═══ Listed entries ═══

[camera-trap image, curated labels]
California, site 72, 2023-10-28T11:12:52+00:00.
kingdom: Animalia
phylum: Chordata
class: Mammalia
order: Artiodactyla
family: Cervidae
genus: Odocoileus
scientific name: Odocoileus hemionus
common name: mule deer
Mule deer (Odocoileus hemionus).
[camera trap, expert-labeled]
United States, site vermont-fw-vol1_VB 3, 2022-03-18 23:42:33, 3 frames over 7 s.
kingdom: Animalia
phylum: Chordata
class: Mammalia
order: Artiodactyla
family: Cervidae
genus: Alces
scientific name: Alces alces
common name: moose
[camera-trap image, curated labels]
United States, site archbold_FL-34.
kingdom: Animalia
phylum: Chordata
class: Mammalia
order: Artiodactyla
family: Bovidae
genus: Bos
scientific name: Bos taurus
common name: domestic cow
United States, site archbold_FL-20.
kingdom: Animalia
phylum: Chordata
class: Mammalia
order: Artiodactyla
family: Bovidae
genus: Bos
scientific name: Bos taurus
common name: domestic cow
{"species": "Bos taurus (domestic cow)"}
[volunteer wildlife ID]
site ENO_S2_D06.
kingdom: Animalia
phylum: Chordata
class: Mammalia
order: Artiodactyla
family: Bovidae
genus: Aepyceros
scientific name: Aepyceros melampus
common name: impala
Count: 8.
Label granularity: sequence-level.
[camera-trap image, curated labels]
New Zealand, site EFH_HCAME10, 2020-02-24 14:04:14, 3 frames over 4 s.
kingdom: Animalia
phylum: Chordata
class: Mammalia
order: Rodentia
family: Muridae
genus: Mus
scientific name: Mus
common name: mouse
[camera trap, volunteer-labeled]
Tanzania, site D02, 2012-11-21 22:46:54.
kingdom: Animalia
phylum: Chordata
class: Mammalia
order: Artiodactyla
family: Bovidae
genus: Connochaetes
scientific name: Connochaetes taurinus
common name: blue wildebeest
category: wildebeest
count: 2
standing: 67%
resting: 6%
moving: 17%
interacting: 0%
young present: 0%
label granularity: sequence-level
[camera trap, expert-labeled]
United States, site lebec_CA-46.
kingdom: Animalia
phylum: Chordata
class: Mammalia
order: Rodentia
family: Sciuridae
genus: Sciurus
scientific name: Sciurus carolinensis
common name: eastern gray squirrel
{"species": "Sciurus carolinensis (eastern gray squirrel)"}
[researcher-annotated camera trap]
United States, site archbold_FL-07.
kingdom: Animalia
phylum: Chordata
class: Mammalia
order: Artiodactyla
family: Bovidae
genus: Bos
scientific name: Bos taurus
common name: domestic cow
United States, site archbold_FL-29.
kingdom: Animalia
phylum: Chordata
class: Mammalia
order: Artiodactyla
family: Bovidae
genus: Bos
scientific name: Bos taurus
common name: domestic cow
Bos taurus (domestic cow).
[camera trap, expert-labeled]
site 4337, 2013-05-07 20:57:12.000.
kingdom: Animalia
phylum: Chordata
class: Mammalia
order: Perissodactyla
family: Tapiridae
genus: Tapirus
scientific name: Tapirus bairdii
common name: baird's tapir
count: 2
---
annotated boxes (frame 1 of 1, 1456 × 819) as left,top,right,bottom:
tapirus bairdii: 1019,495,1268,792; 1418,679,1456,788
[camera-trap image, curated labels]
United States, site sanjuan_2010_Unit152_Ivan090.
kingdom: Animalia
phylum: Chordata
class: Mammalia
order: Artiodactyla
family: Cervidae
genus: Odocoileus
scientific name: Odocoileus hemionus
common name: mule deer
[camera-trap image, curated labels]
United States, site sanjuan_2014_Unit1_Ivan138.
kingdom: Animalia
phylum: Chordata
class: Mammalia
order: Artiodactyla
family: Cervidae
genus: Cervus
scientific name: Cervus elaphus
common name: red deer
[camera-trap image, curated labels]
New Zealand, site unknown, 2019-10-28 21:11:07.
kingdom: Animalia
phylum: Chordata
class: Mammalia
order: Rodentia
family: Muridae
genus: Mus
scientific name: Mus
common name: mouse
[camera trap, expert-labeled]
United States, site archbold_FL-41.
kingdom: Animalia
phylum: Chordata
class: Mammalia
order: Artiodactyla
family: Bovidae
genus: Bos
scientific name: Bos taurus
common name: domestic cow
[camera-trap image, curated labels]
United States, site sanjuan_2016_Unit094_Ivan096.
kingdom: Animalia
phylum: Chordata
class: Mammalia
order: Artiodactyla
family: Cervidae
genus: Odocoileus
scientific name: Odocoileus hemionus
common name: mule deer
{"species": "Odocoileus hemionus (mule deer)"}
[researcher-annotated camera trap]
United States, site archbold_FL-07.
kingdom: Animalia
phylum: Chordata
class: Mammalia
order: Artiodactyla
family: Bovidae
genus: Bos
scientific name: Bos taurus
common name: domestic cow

═══

● Exercise
Hand back the whole listing, exactly as it is.

● Solved exercise
[camera-trap image, curated labels]
California, site 72, 2023-10-28T11:12:52+00:00.
kingdom: Animalia
phylum: Chordata
class: Mammalia
order: Artiodactyla
family: Cervidae
genus: Odocoileus
scientific name: Odocoileus hemionus
common name: mule deer
Mule deer (Odocoileus hemionus).
[camera trap, expert-labeled]
United States, site vermont-fw-vol1_VB 3, 2022-03-18 23:42:33, 3 frames over 7 s.
kingdom: Animalia
phylum: Chordata
class: Mammalia
order: Artiodactyla
family: Cervidae
genus: Alces
scientific name: Alces alces
common name: moose
[camera-trap image, curated labels]
United States, site archbold_FL-34.
kingdom: Animalia
phylum: Chordata
class: Mammalia
order: Artiodactyla
family: Bovidae
genus: Bos
scientific name: Bos taurus
common name: domestic cow
United States, site archbold_FL-20.
kingdom: Animalia
phylum: Chordata
class: Mammalia
order: Artiodactyla
family: Bovidae
genus: Bos
scientific name: Bos taurus
common name: domestic cow
{"species": "Bos taurus (domestic cow)"}
[volunteer wildlife ID]
site ENO_S2_D06.
kingdom: Animalia
phylum: Chordata
class: Mammalia
order: Artiodactyla
family: Bovidae
genus: Aepyceros
scientific name: Aepyceros melampus
common name: impala
Count: 8.
Label granularity: sequence-level.
[camera-trap image, curated labels]
New Zealand, site EFH_HCAME10, 2020-02-24 14:04:14, 3 frames over 4 s.
kingdom: Animalia
phylum: Chordata
class: Mammalia
order: Rodentia
family: Muridae
genus: Mus
scientific name: Mus
common name: mouse
[camera trap, volunteer-labeled]
Tanzania, site D02, 2012-11-21 22:46:54.
kingdom: Animalia
phylum: Chordata
class: Mammalia
order: Artiodactyla
family: Bovidae
genus: Connochaetes
scientific name: Connochaetes taurinus
common name: blue wildebeest
category: wildebeest
count: 2
standing: 67%
resting: 6%
moving: 17%
interacting: 0%
young present: 0%
label granularity: sequence-level
[camera trap, expert-labeled]
United States, site lebec_CA-46.
kingdom: Animalia
phylum: Chordata
class: Mammalia
order: Rodentia
family: Sciuridae
genus: Sciurus
scientific name: Sciurus carolinensis
common name: eastern gray squirrel
{"species": "Sciurus carolinensis (eastern gray squirrel)"}
[researcher-annotated camera trap]
United States, site archbold_FL-07.
kingdom: Animalia
phylum: Chordata
class: Mammalia
order: Artiodactyla
family: Bovidae
genus: Bos
scientific name: Bos taurus
common name: domestic cow
United States, site archbold_FL-29.
kingdom: Animalia
phylum: Chordata
class: Mammalia
order: Artiodactyla
family: Bovidae
genus: Bos
scientific name: Bos taurus
common name: domestic cow
Bos taurus (domestic cow).
[camera trap, expert-labeled]
site 4337, 2013-05-07 20:57:12.000.
kingdom: Animalia
phylum: Chordata
class: Mammalia
order: Perissodactyla
family: Tapiridae
genus: Tapirus
scientific name: Tapirus bairdii
common name: baird's tapir
count: 2
---
annotated boxes (frame 1 of 1, 1456 × 819) as left,top,right,bottom:
tapirus bairdii: 1019,495,1268,792; 1418,679,1456,788
[camera-trap image, curated labels]
United States, site sanjuan_2010_Unit152_Ivan090.
kingdom: Animalia
phylum: Chordata
class: Mammalia
order: Artiodactyla
family: Cervidae
genus: Odocoileus
scientific name: Odocoileus hemionus
common name: mule deer
[camera-trap image, curated labels]
United States, site sanjuan_2014_Unit1_Ivan138.
kingdom: Animalia
phylum: Chordata
class: Mammalia
order: Artiodactyla
family: Cervidae
genus: Cervus
scientific name: Cervus elaphus
common name: red deer
[camera-trap image, curated labels]
New Zealand, site unknown, 2019-10-28 21:11:07.
kingdom: Animalia
phylum: Chordata
class: Mammalia
order: Rodentia
family: Muridae
genus: Mus
scientific name: Mus
common name: mouse
[camera trap, expert-labeled]
United States, site archbold_FL-41.
kingdom: Animalia
phylum: Chordata
class: Mammalia
order: Artiodactyla
family: Bovidae
genus: Bos
scientific name: Bos taurus
common name: domestic cow
[camera-trap image, curated labels]
United States, site sanjuan_2016_Unit094_Ivan096.
kingdom: Animalia
phylum: Chordata
class: Mammalia
order: Artiodactyla
family: Cervidae
genus: Odocoileus
scientific name: Odocoileus hemionus
common name: mule deer
{"species": "Odocoileus hemionus (mule deer)"}
[researcher-annotated camera trap]
United States, site archbold_FL-07.
kingdom: Animalia
phylum: Chordata
class: Mammalia
order: Artiodactyla
family: Bovidae
genus: Bos
scientific name: Bos taurus
common name: domestic cow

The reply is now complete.